Третий фактор: уровень прочности принудительной коалиции. Что это такое? Всерьез режим затрещит, когда доля существенной части элит – военные, офицеры полиции и спецслужб – посчитают, что более безопасно, надежно и привлекательно занять нейтральную позицию, даже перекинуться на сторону оппозиции, а поддерживать режим Путина более опасно для своего выживания. И вот это вполне может произойти. Первые ростки такой нелояльности уже проявляются в протестных офицерских собраниях (см. Военные решили поддержать народный протест). Это момент, который нужно отслеживать. По-научному, такой процесс и называется разрушением принудительной коалиции (подробнее см. здесь). Каждая силовая структура сохраняет лояльность правителю во многом потому, что ожидает консолидированного отпора любому мятежнику со стороны остальных членов этой коалиции. Когда уверенность в таком отпоре ослабевает, то и коалиция рушится. Проявляется же это, в частности, в том, что приказы на подавление протестов перестают выполняться (так происходило и в «бархатных революциях» в Чехословакии, Польше и Венгрии, и в Москве в августе 1991 г. и в дни «оранжевой революции» в Киеве 2004 г.).

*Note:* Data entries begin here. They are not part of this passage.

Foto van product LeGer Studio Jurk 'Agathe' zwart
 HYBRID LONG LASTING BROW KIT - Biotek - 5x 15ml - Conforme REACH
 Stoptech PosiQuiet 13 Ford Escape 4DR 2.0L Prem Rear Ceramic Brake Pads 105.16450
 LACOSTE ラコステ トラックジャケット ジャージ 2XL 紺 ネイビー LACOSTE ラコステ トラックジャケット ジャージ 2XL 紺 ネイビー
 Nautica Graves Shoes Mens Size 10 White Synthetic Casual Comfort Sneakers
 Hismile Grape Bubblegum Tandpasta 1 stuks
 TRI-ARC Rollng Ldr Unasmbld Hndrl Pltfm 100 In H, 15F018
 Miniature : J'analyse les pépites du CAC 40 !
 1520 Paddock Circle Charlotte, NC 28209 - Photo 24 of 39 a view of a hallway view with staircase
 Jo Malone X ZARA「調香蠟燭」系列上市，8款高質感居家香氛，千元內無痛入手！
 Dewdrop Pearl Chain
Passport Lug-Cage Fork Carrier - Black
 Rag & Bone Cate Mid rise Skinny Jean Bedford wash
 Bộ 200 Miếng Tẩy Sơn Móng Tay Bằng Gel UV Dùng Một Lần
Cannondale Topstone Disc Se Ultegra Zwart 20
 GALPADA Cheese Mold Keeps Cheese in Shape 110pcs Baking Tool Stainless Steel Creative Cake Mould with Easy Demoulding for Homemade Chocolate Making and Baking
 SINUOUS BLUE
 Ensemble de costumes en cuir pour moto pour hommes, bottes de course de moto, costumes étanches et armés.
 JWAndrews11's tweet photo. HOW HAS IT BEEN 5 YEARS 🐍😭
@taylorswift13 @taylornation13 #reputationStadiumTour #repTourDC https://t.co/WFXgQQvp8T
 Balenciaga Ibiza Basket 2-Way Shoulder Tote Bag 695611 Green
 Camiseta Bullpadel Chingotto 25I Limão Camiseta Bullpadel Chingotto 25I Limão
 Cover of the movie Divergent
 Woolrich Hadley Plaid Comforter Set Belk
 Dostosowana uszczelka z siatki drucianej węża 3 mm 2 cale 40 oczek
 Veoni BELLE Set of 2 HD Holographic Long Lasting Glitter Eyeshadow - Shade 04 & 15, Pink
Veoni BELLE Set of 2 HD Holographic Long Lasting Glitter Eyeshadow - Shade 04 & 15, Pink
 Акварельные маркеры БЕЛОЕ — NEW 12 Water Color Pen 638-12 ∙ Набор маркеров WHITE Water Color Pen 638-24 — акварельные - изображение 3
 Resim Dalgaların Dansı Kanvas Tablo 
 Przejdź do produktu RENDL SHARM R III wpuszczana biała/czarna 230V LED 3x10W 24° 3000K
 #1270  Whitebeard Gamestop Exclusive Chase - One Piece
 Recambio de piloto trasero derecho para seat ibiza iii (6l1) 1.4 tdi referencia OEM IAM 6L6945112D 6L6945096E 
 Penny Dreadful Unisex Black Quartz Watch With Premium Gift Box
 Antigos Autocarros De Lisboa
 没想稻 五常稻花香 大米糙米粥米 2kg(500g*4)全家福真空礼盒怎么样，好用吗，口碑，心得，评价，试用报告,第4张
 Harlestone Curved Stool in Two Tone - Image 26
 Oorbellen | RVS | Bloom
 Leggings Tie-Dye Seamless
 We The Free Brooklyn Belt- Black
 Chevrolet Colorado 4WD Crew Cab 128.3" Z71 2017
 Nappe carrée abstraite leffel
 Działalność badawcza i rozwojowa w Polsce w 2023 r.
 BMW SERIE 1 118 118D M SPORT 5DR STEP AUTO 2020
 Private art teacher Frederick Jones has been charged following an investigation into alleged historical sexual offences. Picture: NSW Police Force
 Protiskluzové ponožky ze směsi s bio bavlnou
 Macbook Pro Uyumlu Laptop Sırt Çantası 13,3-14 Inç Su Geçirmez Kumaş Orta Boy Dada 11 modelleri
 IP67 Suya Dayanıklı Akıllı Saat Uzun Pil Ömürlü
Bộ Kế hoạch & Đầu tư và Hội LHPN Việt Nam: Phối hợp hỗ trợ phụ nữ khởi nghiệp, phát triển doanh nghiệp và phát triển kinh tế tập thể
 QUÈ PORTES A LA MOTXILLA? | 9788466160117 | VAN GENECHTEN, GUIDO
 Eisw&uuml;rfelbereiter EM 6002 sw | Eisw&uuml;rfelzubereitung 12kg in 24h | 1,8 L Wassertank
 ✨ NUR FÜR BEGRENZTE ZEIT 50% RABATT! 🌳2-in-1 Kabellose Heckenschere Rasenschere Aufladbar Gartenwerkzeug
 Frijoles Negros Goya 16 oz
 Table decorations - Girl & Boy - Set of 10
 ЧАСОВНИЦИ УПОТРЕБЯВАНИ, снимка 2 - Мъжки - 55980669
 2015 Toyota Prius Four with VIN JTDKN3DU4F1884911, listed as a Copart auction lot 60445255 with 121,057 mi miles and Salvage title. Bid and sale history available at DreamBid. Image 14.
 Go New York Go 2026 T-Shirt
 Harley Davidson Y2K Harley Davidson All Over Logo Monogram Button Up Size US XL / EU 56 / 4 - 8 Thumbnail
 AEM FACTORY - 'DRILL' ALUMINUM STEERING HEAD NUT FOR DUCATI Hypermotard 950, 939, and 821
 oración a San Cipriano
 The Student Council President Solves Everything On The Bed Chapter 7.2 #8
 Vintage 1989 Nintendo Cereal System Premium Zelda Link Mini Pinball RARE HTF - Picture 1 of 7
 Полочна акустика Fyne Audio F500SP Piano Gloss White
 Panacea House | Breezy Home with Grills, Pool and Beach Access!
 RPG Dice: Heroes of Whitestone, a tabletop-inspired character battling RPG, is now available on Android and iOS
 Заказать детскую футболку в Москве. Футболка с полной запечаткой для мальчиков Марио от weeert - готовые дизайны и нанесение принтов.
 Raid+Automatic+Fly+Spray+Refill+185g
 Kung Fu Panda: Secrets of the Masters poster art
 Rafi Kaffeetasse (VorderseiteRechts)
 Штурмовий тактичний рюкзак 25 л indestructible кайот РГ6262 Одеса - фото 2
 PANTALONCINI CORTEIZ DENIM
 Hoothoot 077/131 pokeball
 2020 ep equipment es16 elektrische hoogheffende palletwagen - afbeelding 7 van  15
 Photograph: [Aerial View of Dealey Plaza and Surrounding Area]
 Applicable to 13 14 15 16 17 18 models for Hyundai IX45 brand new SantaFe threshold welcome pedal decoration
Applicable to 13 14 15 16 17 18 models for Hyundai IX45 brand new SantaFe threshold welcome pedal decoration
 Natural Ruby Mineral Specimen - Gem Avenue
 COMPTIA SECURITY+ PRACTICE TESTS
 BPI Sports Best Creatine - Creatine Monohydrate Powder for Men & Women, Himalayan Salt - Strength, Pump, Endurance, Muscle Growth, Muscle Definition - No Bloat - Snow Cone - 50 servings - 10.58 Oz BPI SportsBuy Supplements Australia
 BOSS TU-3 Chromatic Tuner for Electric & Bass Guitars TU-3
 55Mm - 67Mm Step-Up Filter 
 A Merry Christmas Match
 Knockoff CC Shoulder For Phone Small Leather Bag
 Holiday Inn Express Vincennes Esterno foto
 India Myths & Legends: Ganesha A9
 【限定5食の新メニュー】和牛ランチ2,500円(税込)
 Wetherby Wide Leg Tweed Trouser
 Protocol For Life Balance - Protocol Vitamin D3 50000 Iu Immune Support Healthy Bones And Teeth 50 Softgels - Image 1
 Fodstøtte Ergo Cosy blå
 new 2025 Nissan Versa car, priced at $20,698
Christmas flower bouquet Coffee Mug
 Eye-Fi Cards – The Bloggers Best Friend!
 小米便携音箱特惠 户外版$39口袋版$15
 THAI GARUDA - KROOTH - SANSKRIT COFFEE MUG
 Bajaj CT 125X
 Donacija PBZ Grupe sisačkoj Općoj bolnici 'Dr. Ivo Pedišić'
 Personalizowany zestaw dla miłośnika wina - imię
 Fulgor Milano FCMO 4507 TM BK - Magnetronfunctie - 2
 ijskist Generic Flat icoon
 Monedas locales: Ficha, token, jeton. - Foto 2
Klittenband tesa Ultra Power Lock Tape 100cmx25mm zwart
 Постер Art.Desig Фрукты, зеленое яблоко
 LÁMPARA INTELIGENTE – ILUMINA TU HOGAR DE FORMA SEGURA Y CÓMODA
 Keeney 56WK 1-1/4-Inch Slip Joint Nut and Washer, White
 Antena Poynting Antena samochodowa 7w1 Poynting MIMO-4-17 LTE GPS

Все эти факторы во многом зависят от динамики протестов, уровня их поддержки в обществе и государственных структурах. В самой же активности протестов есть две стороны. Пока наиболее явная сторона – митинговая, она, конечно, важная. Но есть еще одна – гораздо более существенная и действенная: создание организационных структур и сетей. Такие структуры могут участвовать в какой-то предвыборной программе, организовывать какие-то акции гражданского неповиновения, вовлекать население, заниматься политпросвещением и т.д. Очень может быть, что принятая режимом стратегия подавления открытых протестов и митингов приведет как раз к переносу основной активности и энергии на это выстраивание протестных структур и сетей. Если оно распространится за пределы Москвы, то для режима это будет очень опасно, а для протестного движения очень перспективно.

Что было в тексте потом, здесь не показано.